Hello guys, how's the judging journey been so far? AI this AI that, must be tiring hahaha, don't worry i'm a safe place.

TLDR

Slaze solves the dead internet theory, for users and for mods, while being open source, deterministic, and secure. Normal users benefit the most. Moderators spend less time reading garbage, more time enjoying life. Built end to end with polish.


Yapping starts now (for those who don't have Acute Wall-of-Text Syndrome)

So yeah, Slaze. Slaze was born from the collective frustration of mine, and many many more people on reddit and other social media, and the problem is: The Dead Internet Theory. In short, TDIT means most of the content on the internet is generated using AI or automation tools, more like in a way to get engagement or something for profit, without respecting human to human interaction.

You must have seen this too right? On reddit, many fake posts claiming "Oh I used these 7 tricks to earn a million dollars", or something more provocative like "I couldn't [states a problem], and then i found this" and it's basically an AI generated ad or something.


I get it ayush, what's your solution to this problem then?

Ahh, i'm glad you asked. So in the first place, Slaze was being built for normal people to use daily and i also had planned something for moderators too, but it was against Reddit's TOS. But i found a way to help both sides of the world, and my solution is a browser extension (currently awaiting approval from Google and Mozilla btw)


What does Slaze do?

A browser extension ayush? I know I know, i am supposed to showcase a mod tool, but hear me out. Slaze is unique in its way of working.

  1. So imagine yourself scrolling through the reddit feed (Slaze works on Twitter/X too). You follow a specific subreddit of your interest, you click on a post out of mystery, you read it, and there are specific phrases like "The Hard Truth", "Something Nobody Does", "So i use this to..." and you realize you've been baited into opening an AI slop post.

  2. You wish "only if i had a label or something that would show me if its a bait post or a slop post or an AI slop". And there you go, you install my extension (manually for now, sorry)

  3. As soon as you install it, you start seeing flairs on the top right side of every post (near the 3 dots), and they are quite unique and different for each post. One says "Deceptive Ad", another one says "Rage Bait", another one says "Genuinely Useful" and so on. There are 122+ unique flairs available. But ayush where do the flairs come from?

  4. The flairs come from the "Slaze It" button on the right side of the share button. Click on it and you can see 9 ways of voting on a post. 3 positive votes: Genuine, Helpful, Wholesome. 6 negative votes: Ad & Promo, AI Slop, Bait, Brainrot, Misleading, Rant. A user can vote (only after login) a maximum of 3 votes per post, and my backend engine handles all the scoring and stuff from there.


Sounds fine i mean, but we already have upvotes and comments. Why should we trust Slaze?

### GIVEN INFORMATION
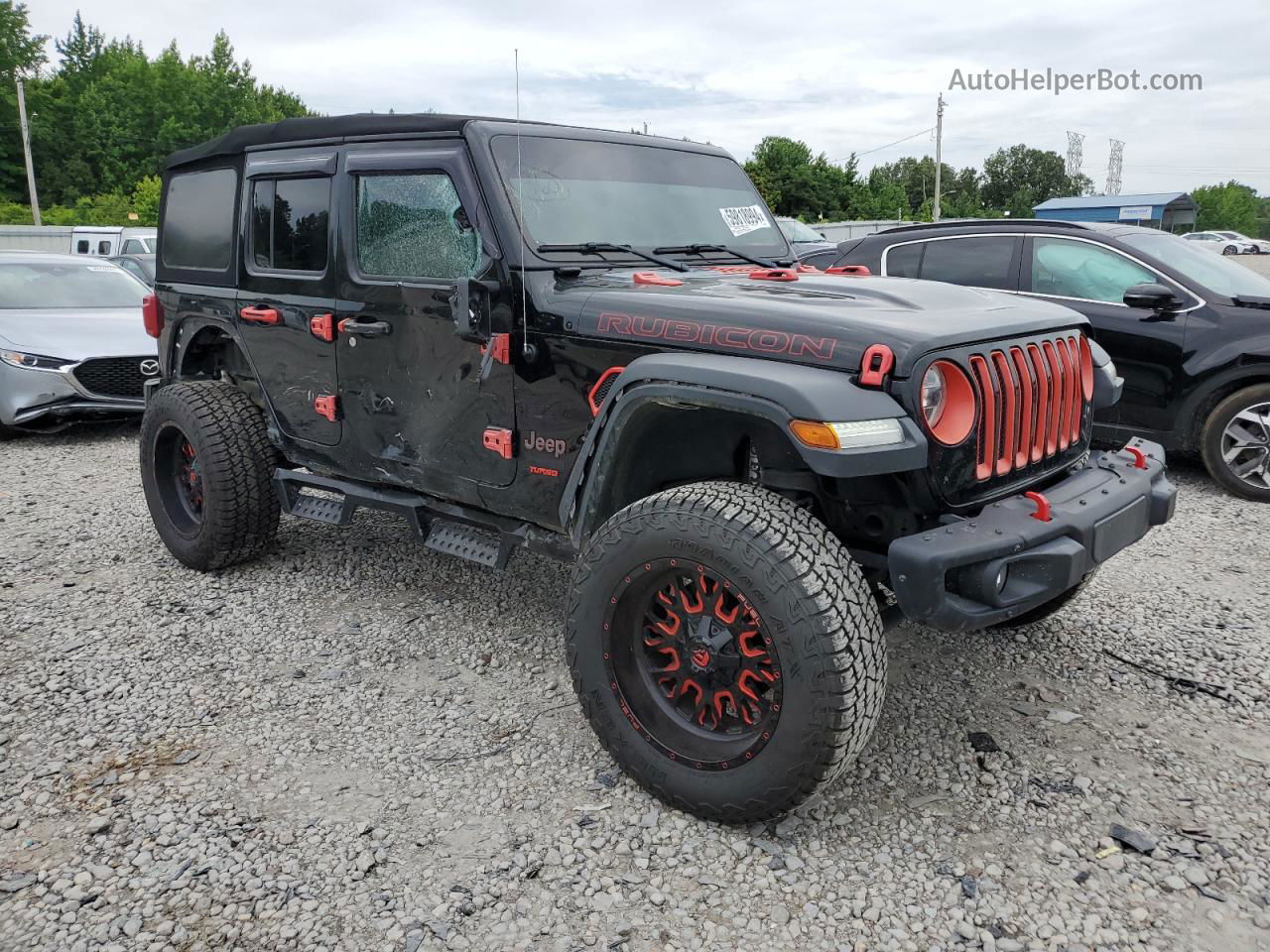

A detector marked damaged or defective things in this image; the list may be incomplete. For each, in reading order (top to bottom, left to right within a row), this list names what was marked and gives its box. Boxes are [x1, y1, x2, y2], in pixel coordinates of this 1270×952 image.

shattered side window [352, 174, 479, 279]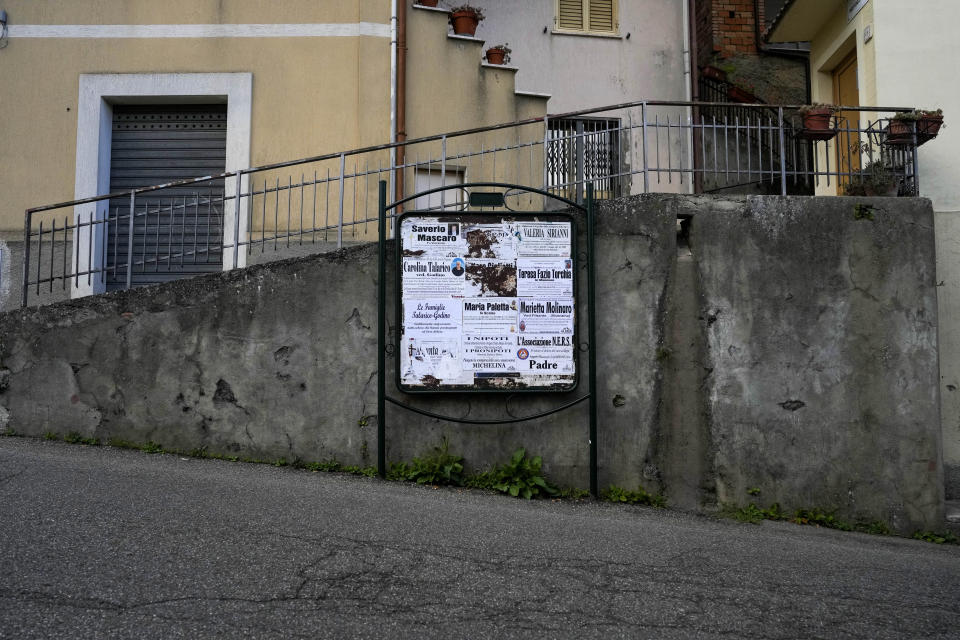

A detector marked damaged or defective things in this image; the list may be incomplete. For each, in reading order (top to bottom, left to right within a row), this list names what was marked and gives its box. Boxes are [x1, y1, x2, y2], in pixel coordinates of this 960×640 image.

cracked asphalt road [1, 438, 960, 636]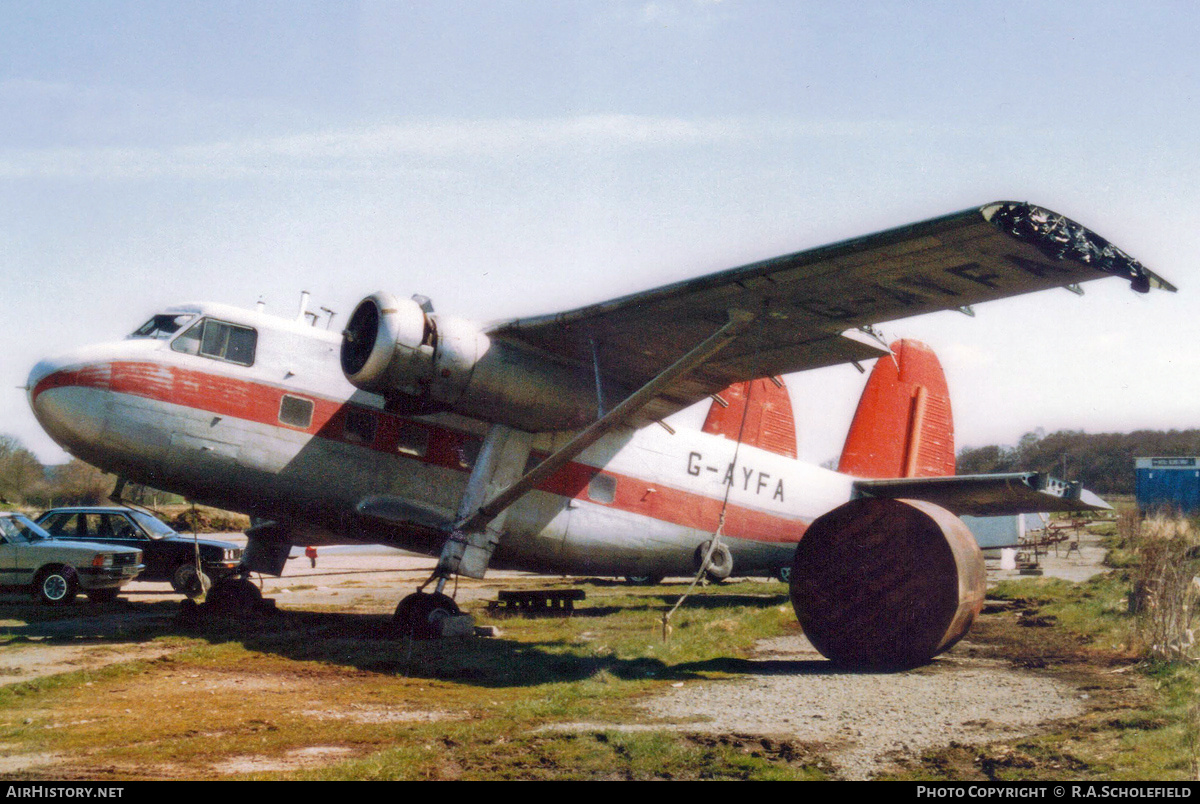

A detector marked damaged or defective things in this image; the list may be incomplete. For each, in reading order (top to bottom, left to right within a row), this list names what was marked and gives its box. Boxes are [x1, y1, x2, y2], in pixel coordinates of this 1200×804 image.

large rusty barrel [792, 500, 980, 668]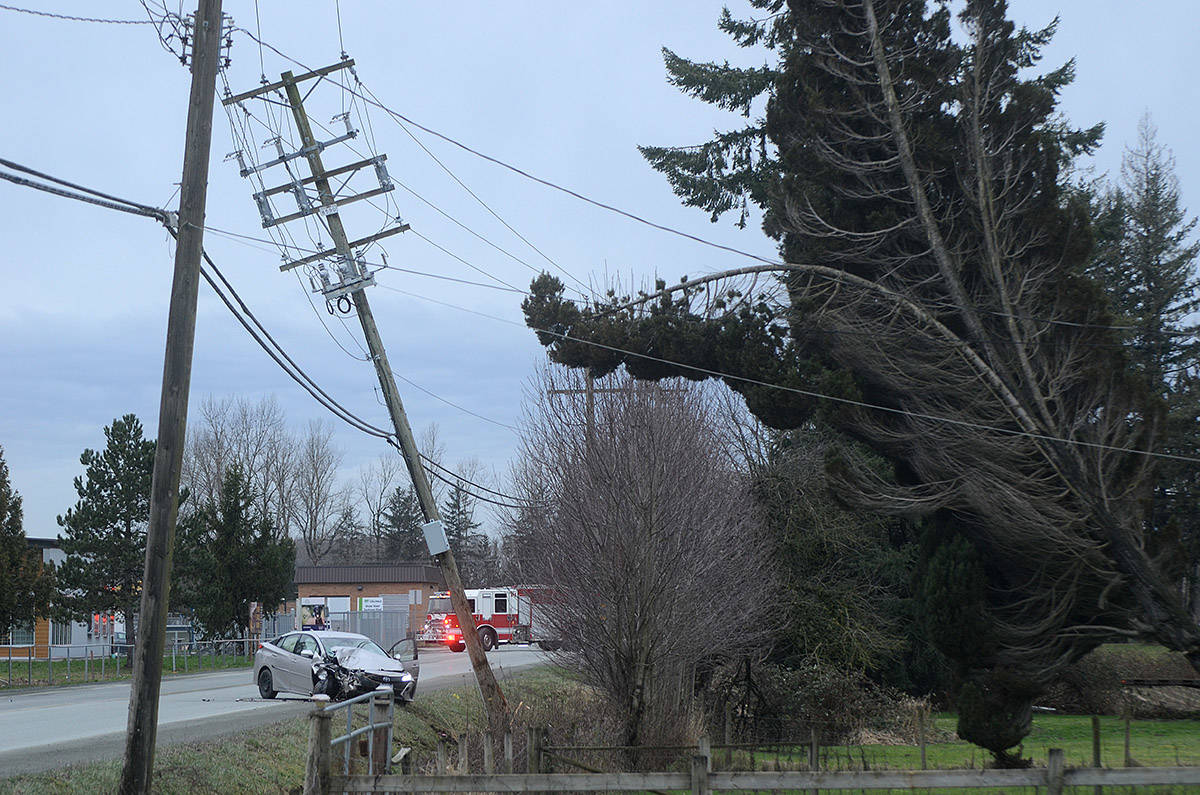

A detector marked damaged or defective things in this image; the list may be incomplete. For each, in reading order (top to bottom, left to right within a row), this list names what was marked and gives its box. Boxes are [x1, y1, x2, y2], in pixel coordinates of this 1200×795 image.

crashed white car [253, 628, 418, 704]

### TASK DESCRIPTION
Transcribe the section of the Slaze post that opens with the words containing "Ahh, i'm glad" and closes with "way of working.", keeping every word and mark unchanged.

### SOLUTION
Ahh, i'm glad you asked. So in the first place, Slaze was being built for normal people to use daily and i also had planned something for moderators too, but it was against Reddit's TOS. But i found a way to help both sides of the world, and my solution is a browser extension (currently awaiting approval from Google and Mozilla btw)


What does Slaze do?

A browser extension ayush? I know I know, i am supposed to showcase a mod tool, but hear me out. Slaze is unique in its way of working.